Two platforms, same 60-second video, totally different results
You can shoot one short-form video and post it to both YouTube Shorts and Instagram Reels. Same content. Same caption. The results will be wildly different. After two years of watching agents test this, I have opinions.
How they're different (the actual differences, not the marketing fluff)
Discoverability. YouTube Shorts gets shown to strangers more aggressively. Reels favors people who already follow you, somewhat. Net effect: Shorts is better for finding new audiences. Reels is better for talking to your existing one.
Search. YouTube is a search engine. People look up "homes in [neighborhood]" on YouTube. Almost nobody searches Instagram. If your content answers questions, YouTube wins.
Saturation. Reels is crowded. Every realtor and their cousin is posting there. YouTube Shorts has fewer realtors. Less competition for the same audience.
Lifespan. A Reel gets most of its views in the first 48 hours. A YouTube Short can keep racking up views for months. I have agents whose Shorts from 14 months ago still bring in DMs every week.
Audience age. Reels skews 18-35. Shorts is broader, but trends slightly older. For real estate, where buyers are usually 30+, Shorts maps better to your actual customer.
Where Reels still wins
Local discovery. If someone in your city watches one of your Reels and likes it, the Instagram algorithm tends to show your other Reels to other people in your city. The geo-targeting is quietly good.
DMs. Way easier to get a Reel viewer to slide into your DMs than a Shorts viewer. Instagram's whole UX is built around messaging.

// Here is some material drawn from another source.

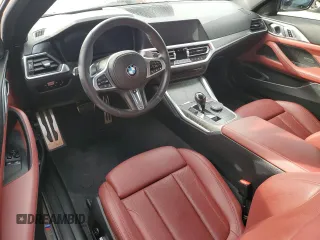 2023 BMW 4 Series M440i xDrive with VIN WBA13AR01PCL45497, listed as a Copart auction lot 82892534 with Not Provided miles and Non Repairable. Bid and sale history available at DreamBid. Image 8.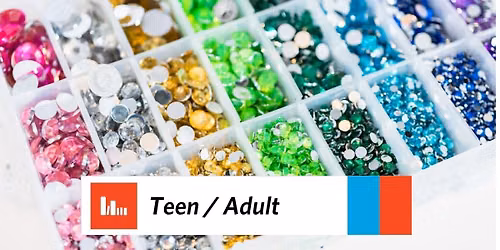 Bedazzle a Book (Ages 14 - Adult)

Story integration. You can share a Reel to your Stories and reach your existing audience again without re-posting. YouTube doesn't have that loop.
Where Shorts still wins
Long-tail traffic. Like I said, those views keep coming. Months later. Years later.
SEO crossover. A YouTube Short can rank in regular Google search results. That's huge for "what is escrow" type educational content.
Cross-promo to long-form. If you also do longer videos, Shorts feeds people into them. Reels has nothing like that.
Less algorithm whiplash. YouTube's algorithm is calmer. Reels can decide overnight your content isn't worth showing anymore. YouTube tends to stay consistent.
What I'd actually do
Post to both. The marginal cost is zero, you already shot the video. Use the same hook, same visuals, but tweak the caption for each platform. Reels: shorter, more emoji, more conversational. Shorts: more keyword-aware, more search-friendly.
If you can only pick one, pick based on your goal:
- Trying to grow a local audience and get DMs? Reels.
- Trying to build a long-term content asset that brings in leads in 12 months? Shorts.
- Trying to actually do this and you're not sure? Shorts. Less competition, longer payoff.
One thing nobody talks about
Whichever platform you pick, the comments are where the leads come from. Not the views. Comments. People who comment are 10x more likely to engage with you than people who just watch. Reply to every comment. Ask follow-up questions. That's where the real estate lead gen actually happens.
The boring truth
The platform doesn't matter as much as people think. The agents who win at short-form video are the ones who post consistently for 6+ months on either platform. The agents who lose are the ones who try Reels for two weeks, then switch to Shorts for two weeks, then quit.
Pick one. Or pick both. But pick a calendar and stick to it. That's the actual answer.